Because here’s the thing: AI can absolutely help you learn faster… if you don’t use it to avoid learning.
If you ask it to do the work for you, you’re renting intelligence instead of building it. You might get an answer, but you won’t get better. The only version of “AI-powered” I’m interested in is the one where it forces me to explain my thinking, challenge my assumptions, and sharpen my mental model, not just ship code that I can’t defend.
Philosophy trained me for this more than I expected. Debugging is basically applied logic with emotional consequences. A program is an argument you make to reality: if these conditions are true, then this outcome should follow. When it doesn’t, you don’t get to blame the universe. You interrogate your premises. You follow the evidence. You revise the claim. You try again.
And that’s where Jay Heinrichs came in.
After reading Aristotle’s Guide to Self-Persuasion, I realized something slightly embarrassing and deeply useful: most of my best arguments weren’t the ones I made to other people. They were the ones I made to myself. About who I am, what I value, and what I’m willing to do when no one’s watching.
Aristotle says persuasion isn’t magic. It’s craft. It’s timing. It’s character. It’s reason. It’s emotion. It’s choosing the right words to move a human being, especially the human being in the mirror.
So I decided to build a site that would force me to live inside that craft.
This is my challenge: 200 essays by the time I’m 34. Essays about my life philosophy and what I’m learning about computers and code. At the time I’m writing this, that gives me two years. Which is either perfectly reasonable or completely unhinged.
That’s the point.
It’s a public commitment.
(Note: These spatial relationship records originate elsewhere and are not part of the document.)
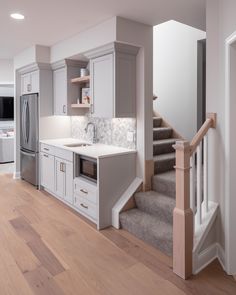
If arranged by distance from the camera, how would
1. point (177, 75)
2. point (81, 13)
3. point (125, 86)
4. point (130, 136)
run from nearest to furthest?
point (81, 13) < point (125, 86) < point (130, 136) < point (177, 75)

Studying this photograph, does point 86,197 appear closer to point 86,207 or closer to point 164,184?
point 86,207

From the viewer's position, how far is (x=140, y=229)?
3.17 metres

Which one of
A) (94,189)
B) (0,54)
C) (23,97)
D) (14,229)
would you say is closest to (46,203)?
(14,229)

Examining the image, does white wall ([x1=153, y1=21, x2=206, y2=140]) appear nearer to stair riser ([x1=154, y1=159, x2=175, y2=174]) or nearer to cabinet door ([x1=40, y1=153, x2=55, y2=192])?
stair riser ([x1=154, y1=159, x2=175, y2=174])

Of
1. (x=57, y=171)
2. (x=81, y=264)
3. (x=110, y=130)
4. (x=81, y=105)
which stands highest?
(x=81, y=105)

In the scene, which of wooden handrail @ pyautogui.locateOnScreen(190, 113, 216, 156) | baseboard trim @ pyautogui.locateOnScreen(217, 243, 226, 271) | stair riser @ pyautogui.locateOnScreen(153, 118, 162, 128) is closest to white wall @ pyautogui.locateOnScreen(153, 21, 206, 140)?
stair riser @ pyautogui.locateOnScreen(153, 118, 162, 128)

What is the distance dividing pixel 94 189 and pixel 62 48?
8.06 feet

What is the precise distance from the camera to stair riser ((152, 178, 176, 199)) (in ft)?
11.4

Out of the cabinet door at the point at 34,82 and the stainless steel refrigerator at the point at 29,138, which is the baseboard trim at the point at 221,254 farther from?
the cabinet door at the point at 34,82

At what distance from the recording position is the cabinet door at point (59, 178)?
171 inches

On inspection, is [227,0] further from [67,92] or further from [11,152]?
[11,152]

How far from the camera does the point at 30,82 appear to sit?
5352 mm

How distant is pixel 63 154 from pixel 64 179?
0.39m

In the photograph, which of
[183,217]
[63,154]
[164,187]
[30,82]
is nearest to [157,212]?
[164,187]
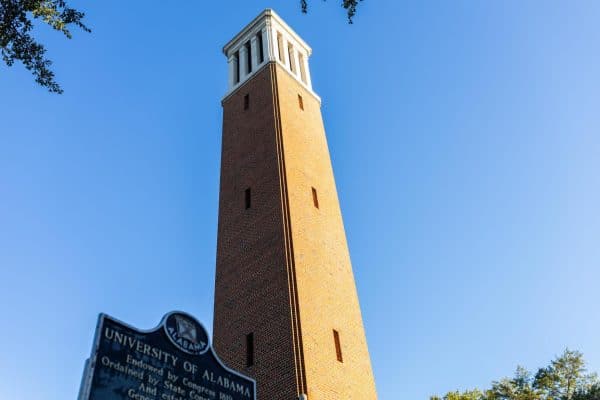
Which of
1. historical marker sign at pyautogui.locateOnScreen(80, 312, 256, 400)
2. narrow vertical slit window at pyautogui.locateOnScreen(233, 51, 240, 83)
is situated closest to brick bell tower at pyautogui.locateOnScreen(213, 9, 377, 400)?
narrow vertical slit window at pyautogui.locateOnScreen(233, 51, 240, 83)

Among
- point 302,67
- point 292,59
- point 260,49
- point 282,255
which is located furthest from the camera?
point 302,67

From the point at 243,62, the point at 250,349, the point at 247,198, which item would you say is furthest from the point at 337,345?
the point at 243,62

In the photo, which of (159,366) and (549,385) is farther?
(549,385)

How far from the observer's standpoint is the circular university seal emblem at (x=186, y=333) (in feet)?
35.7

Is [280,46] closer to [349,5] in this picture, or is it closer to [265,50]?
[265,50]

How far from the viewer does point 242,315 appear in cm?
1945

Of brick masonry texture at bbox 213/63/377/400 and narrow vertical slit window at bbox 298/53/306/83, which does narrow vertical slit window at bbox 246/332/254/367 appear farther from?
narrow vertical slit window at bbox 298/53/306/83

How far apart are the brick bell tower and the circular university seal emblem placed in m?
5.51

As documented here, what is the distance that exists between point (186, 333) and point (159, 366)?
3.11ft

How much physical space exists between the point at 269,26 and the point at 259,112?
732cm

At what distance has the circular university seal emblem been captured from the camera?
10891mm

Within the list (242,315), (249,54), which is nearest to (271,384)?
(242,315)

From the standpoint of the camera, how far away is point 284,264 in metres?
19.3

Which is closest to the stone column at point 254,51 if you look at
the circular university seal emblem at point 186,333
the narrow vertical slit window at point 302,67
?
the narrow vertical slit window at point 302,67
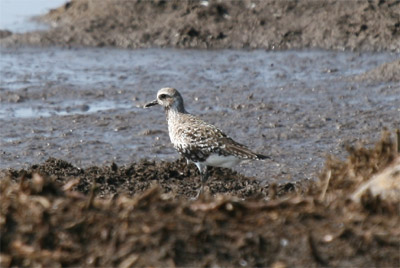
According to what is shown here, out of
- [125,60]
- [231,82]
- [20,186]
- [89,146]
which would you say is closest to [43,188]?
[20,186]

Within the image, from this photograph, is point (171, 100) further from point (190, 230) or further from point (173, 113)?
point (190, 230)

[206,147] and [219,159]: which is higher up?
[206,147]

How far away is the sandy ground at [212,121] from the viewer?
4992 millimetres

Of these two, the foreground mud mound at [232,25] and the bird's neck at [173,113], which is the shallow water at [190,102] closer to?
the foreground mud mound at [232,25]

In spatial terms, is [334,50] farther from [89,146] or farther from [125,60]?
[89,146]

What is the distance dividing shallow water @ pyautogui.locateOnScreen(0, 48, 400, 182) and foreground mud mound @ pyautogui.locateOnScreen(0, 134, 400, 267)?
3654mm

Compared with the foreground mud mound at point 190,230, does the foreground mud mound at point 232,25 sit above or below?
above

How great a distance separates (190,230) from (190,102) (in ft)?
21.7

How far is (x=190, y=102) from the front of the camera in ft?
38.0

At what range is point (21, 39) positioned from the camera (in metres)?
14.8

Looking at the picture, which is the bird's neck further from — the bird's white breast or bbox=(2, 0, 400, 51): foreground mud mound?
bbox=(2, 0, 400, 51): foreground mud mound

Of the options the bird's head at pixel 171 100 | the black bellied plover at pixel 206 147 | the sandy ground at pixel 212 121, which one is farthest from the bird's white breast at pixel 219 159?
the bird's head at pixel 171 100

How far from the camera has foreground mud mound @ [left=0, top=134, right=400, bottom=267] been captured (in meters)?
4.88

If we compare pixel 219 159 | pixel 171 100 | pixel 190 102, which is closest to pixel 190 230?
Answer: pixel 219 159
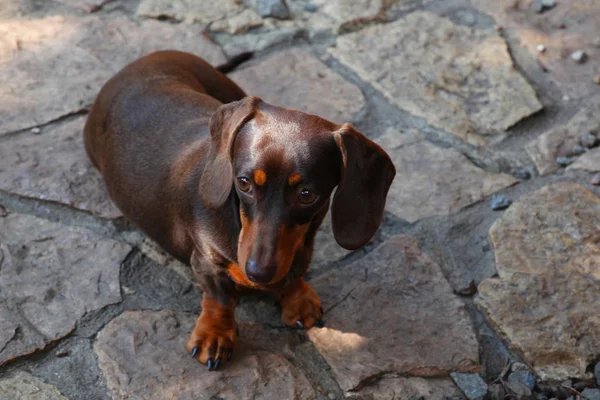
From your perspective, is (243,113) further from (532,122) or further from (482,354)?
(532,122)

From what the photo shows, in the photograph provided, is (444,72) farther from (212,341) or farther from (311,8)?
(212,341)

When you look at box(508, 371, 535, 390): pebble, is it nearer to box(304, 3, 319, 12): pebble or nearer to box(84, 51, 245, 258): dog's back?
box(84, 51, 245, 258): dog's back

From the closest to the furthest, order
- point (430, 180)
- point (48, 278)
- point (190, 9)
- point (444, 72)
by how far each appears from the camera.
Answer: point (48, 278) < point (430, 180) < point (444, 72) < point (190, 9)

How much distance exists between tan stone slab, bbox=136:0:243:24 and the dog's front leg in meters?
2.00

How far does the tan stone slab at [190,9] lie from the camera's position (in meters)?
4.60

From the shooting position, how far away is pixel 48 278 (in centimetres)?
316

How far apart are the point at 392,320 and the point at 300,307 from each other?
0.38 metres

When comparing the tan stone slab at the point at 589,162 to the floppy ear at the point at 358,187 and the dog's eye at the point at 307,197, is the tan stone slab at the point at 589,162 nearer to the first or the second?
the floppy ear at the point at 358,187

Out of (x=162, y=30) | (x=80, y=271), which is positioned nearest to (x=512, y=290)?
(x=80, y=271)

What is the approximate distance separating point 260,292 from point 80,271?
2.41ft

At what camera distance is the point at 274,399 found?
2828mm

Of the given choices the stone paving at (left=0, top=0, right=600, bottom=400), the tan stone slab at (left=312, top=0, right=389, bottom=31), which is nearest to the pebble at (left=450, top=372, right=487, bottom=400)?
the stone paving at (left=0, top=0, right=600, bottom=400)

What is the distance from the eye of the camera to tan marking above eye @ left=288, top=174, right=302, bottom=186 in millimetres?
2525

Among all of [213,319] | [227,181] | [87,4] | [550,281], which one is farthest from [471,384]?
[87,4]
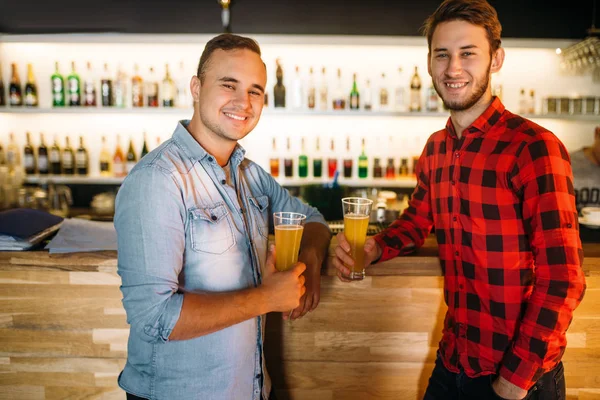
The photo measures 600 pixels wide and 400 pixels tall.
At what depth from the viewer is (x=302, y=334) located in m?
1.88

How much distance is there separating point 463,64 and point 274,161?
2.51 metres

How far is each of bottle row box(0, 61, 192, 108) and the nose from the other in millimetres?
2527

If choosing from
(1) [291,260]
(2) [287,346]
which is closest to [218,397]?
(1) [291,260]

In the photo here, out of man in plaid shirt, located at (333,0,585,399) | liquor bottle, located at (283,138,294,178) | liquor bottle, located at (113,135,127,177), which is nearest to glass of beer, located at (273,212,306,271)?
man in plaid shirt, located at (333,0,585,399)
My own little self-persuasion machine. A way to turn vague intention into a schedule, and a schedule into identity. I’m not doing this because I already have everything figured out. I’m doing it because writing is how I figure things out. Writing is where ideas stop being fog and start being tools.
Also, I like building with modern frameworks and seeing what’s possible now. (For the record: this site is built with Astro, because new tools still give me that same feeling I had at my grandparents’ computer… like there’s always another room behind the door).
So that’s me. A philosophy kid who followed the “why” until it led back to the “how.” A builder who learned that logic is only powerful when it meets practice. A student of persuasion trying to persuade myself into becoming the kind of person who finishes what he starts.
We’ll see how it goes. Thanks for stopping by.